▶ [Exercise instructions]
1. In the article about the X-mice, who led the project that gave mice a third photoreceptor?
2. From the X-mice article, return the passage starting at "So if scientists" and ending at "spectrum, he adds.", reproduced word for word.
3. List every non-human animal that the X-mice article mentions, either by name or in a comparison.

▶ [Document passage]
== Segment start ==

The X-Mice
With just two photoreceptors to our three, mice normally view the world as a person with red-green color blindness would. But last week, scientists reported that minor genetic tweaking could endow mice with human color vision. Researchers from Johns Hopkins University and the University of California, Santa Barbara, genetically engineered mice to express a third, humanlike photoreceptor. The mice were able to distinguish colors they previously could not see, despite the fact that only their retinas had been tinkered with–the wiring in their brains, which had evolved to use only two photoreceptors, was able to quickly adapt to take advantage of three. “Sensory systems are quite plastic,” says Jeremy Nathans, a researcher at Johns Hopkins who led the project.
So if scientists can create X-mice so easily, can they do the same for humans? For example, could they engineer a fourth photoreceptor that would allow us to peer through the night with tigerlike clarity or see ultraviolet radiation like bumblebees? Theoretically, the answer is yes, says Nathans. But practical restraints make it unlikely. “We wouldn’t be able to see UV light because the lens in eye is a UV cut-off filter,” he says. And background thermal radiation would create a problem at the other end of the spectrum, he adds.
However, some people may actually have a fourth photoreceptor that detects light within the visible range at a slightly different wavelength than the other three. Nathans, who in the 1980s uncovered the structure of the light-sensing proteins in our three types of photoreceptors, says that some people have a fourth variant. While it doesn’t give them night vision, it might provide a richer color experience, allowing them to distinguish differences in colors that others cannot.

== Segment end ==

▶ [Extracted records]

== Segment start ==

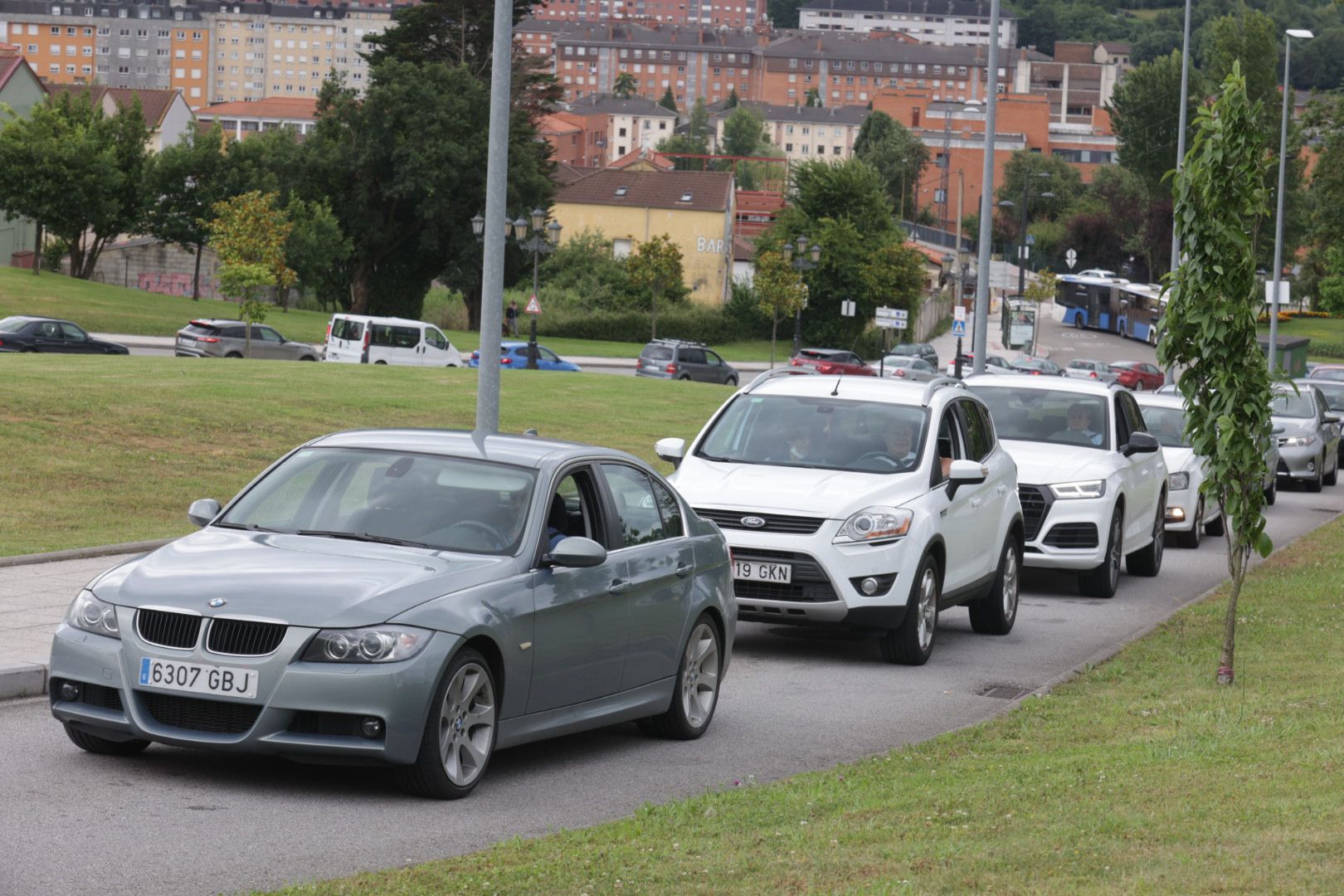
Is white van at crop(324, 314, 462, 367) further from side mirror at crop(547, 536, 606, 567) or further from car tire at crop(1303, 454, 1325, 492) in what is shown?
side mirror at crop(547, 536, 606, 567)

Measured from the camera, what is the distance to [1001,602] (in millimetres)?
13828

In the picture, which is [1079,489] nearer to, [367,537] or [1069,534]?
[1069,534]

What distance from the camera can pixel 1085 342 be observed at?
324 ft

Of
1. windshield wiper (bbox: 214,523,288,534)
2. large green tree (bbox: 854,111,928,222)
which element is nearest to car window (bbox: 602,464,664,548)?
windshield wiper (bbox: 214,523,288,534)

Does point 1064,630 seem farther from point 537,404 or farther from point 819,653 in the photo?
point 537,404

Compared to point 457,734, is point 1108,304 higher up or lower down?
higher up

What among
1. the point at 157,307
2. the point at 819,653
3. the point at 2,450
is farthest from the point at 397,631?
the point at 157,307

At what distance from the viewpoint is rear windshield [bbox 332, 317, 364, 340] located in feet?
169

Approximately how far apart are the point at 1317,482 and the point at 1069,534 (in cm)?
1683

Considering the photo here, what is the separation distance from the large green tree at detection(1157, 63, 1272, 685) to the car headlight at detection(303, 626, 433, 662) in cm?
546

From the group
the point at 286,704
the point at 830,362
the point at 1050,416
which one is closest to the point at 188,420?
the point at 1050,416

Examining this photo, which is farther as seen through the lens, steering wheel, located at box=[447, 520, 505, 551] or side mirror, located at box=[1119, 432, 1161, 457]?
side mirror, located at box=[1119, 432, 1161, 457]

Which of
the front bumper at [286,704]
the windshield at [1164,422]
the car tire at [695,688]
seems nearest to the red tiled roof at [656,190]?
the windshield at [1164,422]

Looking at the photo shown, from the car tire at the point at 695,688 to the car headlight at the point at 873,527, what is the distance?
7.50ft
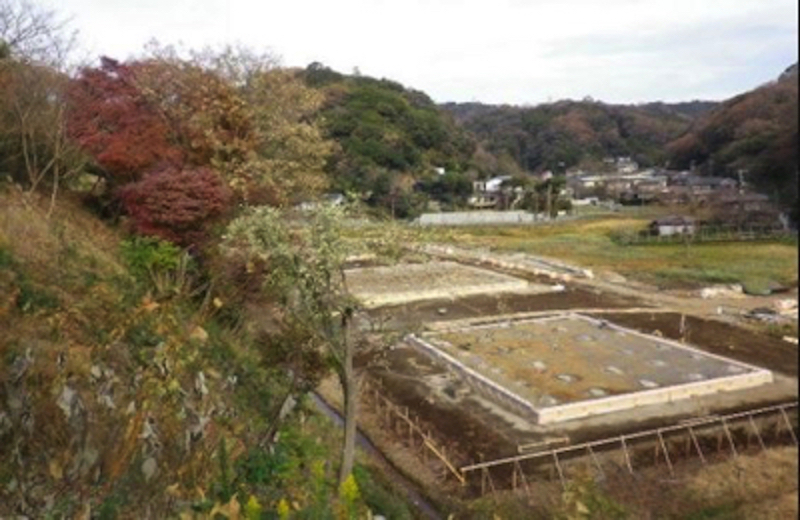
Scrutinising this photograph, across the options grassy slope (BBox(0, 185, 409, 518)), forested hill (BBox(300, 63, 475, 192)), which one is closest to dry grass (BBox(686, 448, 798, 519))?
grassy slope (BBox(0, 185, 409, 518))

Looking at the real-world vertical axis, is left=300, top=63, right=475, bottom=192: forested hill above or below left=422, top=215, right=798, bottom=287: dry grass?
above

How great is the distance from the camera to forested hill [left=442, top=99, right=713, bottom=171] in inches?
236

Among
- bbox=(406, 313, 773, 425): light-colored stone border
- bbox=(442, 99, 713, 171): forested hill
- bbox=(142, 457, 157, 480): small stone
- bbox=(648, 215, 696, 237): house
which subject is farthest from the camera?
bbox=(406, 313, 773, 425): light-colored stone border

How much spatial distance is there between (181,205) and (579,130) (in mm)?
12510

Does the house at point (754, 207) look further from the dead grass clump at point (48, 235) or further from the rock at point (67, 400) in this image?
Answer: the dead grass clump at point (48, 235)

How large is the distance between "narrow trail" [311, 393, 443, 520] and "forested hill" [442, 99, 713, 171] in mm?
5347

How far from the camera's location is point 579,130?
20500 millimetres

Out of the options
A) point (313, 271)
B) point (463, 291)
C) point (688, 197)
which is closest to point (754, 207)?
point (688, 197)

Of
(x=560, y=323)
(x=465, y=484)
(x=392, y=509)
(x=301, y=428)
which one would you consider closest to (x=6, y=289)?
(x=301, y=428)

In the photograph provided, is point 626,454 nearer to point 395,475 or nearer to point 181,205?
point 395,475

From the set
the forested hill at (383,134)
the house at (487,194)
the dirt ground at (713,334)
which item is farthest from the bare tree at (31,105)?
the house at (487,194)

== Segment end ==

▶ [Written answers]
1. Jeremy Nathans, a researcher at Johns Hopkins, led the project.

2.
So if scientists can create X-mice so easily, can they do the same for humans? For example, could they engineer a fourth photoreceptor that would allow us to peer through the night with tigerlike clarity or see ultraviolet radiation like bumblebees? Theoretically, the answer is yes, says Nathans. But practical restraints make it unlikely. “We wouldn’t be able to see UV light because the lens in eye is a UV cut-off filter,” he says. And background thermal radiation would create a problem at the other end of the spectrum, he adds.

3. mice, tigers, bumblebees